Israel to stop work of Spanish consulate for Palestinians

Israeli Foreign Minister Israel Katz said Friday he had decided to "sever the connection" between Spain's diplomatic mission and Palestinians in the occupied West Bank over Madrid's recognition of a Palestinian state.

Israel to stop work of Spanish consulate for Palestinians

“I have decided to sever the connection between Spain’s representation in Israel and the Palestinians, and to prohibit the Spanish consulate in Jerusalem from providing services to Palestinians from the West Bank,” Katz said in a post on X.

It was not immediately clear how Israel would carry out the threat.

Asked by AFP about the practicalities and consequences of Katz’s announcement, the foreign ministry did not immediately comment.

Katz said his decision was made “in response to Spain’s recognition of a Palestinian state and the anti-Semitic call by Spain’s deputy prime minister to… ‘liberate Palestine from the river to the sea'”.

Spain, Ireland and Norway announced Wednesday their decision to recognise the State of Palestine later this month, drawing rebuke from Israel.

READ MORE: Why is Spain so pro-Palestine?

The Israeli government denounced the largely symbolic move as a “reward for terror” as the war in the Gaza Strip, sparked by Hamas’s unprecedented October 7th attack, nears an eighth month.

The foreign ministry on Thursday warned that Israel’s ties with Ireland, Norway and Spain would face “serious consequences”.

Katz in his Friday announcement criticised remarks on X by the Spanish government’s number three Yolanda Díaz, a far-left party leader and labour minister.

Welcoming the announcement of the formal recognition of a Palestinian state, Díaz had said: “We cannot stop here.

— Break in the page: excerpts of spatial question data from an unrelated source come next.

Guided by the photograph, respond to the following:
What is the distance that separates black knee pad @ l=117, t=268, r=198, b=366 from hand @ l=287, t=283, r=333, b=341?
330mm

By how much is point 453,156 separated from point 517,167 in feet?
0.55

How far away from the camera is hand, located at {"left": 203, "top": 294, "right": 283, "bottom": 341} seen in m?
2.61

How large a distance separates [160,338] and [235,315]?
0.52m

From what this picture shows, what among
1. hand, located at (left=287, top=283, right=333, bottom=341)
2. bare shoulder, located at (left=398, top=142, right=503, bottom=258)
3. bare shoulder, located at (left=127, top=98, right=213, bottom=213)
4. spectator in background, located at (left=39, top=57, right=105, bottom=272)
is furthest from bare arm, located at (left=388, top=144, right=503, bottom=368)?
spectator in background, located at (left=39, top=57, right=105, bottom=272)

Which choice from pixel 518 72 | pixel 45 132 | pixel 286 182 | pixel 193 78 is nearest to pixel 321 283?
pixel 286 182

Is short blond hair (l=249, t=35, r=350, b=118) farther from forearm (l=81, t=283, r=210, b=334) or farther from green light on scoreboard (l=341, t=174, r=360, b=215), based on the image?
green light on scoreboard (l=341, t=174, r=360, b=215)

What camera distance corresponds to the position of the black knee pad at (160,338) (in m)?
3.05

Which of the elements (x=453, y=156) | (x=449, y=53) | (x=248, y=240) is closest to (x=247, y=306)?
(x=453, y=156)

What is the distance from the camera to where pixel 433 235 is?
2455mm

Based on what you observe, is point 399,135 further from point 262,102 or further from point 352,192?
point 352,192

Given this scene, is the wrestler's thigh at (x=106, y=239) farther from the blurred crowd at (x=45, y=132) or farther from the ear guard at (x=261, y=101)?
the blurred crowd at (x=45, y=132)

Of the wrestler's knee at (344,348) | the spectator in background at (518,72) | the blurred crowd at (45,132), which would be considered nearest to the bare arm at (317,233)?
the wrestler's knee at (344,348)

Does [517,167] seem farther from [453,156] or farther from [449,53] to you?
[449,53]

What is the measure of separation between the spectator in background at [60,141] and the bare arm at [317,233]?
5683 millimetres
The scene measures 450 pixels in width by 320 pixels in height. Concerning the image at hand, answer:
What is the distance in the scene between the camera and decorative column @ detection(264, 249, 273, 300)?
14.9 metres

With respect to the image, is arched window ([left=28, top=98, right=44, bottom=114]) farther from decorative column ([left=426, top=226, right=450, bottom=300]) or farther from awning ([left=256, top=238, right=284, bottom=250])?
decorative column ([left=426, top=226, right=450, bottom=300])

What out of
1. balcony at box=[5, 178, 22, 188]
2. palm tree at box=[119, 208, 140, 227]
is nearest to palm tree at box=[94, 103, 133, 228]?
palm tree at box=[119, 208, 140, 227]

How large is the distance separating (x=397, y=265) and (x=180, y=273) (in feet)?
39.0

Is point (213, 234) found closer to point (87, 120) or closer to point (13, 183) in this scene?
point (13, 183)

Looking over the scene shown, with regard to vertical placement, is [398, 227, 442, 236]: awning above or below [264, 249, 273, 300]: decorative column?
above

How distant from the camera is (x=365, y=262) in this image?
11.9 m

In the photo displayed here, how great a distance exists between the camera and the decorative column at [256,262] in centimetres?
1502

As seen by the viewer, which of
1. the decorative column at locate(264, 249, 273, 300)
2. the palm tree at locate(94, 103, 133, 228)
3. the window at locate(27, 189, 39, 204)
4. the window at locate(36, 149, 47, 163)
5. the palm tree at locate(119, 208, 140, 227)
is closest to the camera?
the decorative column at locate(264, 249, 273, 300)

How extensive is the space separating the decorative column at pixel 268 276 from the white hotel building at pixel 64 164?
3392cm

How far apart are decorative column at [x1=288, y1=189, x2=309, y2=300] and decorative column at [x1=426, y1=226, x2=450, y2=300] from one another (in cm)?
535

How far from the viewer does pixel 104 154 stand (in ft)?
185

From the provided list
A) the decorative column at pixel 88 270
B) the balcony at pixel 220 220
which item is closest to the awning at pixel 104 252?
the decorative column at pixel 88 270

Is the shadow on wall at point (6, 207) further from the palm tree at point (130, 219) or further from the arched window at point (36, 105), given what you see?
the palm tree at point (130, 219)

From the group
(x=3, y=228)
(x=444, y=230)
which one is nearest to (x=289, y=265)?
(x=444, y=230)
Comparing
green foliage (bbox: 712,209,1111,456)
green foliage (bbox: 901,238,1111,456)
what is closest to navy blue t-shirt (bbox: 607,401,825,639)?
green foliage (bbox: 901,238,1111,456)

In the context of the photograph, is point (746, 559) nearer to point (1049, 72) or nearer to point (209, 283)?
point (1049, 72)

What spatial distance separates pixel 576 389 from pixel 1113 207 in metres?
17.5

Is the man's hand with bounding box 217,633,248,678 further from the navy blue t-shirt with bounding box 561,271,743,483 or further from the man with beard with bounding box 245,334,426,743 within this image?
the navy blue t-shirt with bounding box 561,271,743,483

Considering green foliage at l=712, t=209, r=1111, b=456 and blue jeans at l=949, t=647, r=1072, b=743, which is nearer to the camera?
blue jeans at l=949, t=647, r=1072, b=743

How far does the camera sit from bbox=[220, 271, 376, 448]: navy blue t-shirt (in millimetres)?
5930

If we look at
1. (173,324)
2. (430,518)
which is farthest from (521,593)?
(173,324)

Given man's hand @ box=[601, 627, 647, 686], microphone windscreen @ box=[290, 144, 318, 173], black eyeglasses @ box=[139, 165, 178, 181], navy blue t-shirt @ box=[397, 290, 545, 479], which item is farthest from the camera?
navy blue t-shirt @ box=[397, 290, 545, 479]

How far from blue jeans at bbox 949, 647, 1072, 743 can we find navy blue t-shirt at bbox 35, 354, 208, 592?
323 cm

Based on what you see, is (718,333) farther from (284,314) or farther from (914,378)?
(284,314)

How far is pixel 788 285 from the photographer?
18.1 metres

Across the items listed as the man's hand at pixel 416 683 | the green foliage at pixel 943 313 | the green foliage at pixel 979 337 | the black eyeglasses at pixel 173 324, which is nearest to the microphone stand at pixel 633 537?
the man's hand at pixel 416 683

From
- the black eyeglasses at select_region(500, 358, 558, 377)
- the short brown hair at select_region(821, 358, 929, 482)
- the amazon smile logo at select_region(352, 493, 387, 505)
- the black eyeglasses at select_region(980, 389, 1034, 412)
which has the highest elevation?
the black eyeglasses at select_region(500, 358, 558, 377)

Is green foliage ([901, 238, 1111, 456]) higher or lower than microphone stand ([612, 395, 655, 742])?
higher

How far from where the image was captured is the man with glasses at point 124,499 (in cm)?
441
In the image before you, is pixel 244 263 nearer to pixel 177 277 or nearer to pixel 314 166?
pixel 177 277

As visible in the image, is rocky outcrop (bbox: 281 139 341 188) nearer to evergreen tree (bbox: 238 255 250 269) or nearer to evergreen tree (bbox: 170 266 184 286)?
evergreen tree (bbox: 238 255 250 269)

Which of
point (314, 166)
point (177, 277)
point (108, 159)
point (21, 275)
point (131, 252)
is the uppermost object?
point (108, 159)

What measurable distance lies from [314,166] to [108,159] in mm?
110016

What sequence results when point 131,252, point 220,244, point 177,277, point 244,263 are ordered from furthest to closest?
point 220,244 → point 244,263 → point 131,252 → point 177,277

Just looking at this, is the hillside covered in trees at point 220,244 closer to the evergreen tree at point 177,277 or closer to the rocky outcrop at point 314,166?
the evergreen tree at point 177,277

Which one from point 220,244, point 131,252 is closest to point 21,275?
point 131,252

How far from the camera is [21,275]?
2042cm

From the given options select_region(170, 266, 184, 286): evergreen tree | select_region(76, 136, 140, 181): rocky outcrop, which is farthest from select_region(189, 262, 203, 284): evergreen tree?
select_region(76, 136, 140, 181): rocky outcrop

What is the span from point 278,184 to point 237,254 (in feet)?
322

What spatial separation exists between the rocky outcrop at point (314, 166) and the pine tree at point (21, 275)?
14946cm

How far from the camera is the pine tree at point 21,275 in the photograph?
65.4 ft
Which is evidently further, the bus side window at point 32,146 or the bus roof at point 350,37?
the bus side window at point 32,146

Palestine will be free, from the river to the sea.”

The pro-Palestinian rallying cry refers to historic Palestine’s borders under the British mandate, which extended from the Jordan river to the Mediterranean Sea, before the creation of Israel in 1948.

Critics perceive it as a call for the elimination of Israel, including its ambassador to Spain who condemned the minister’s remarks.

The phrase “from the river to the sea” is sometimes also used as a Zionist slogan for a Greater Israel that would span over the same territory.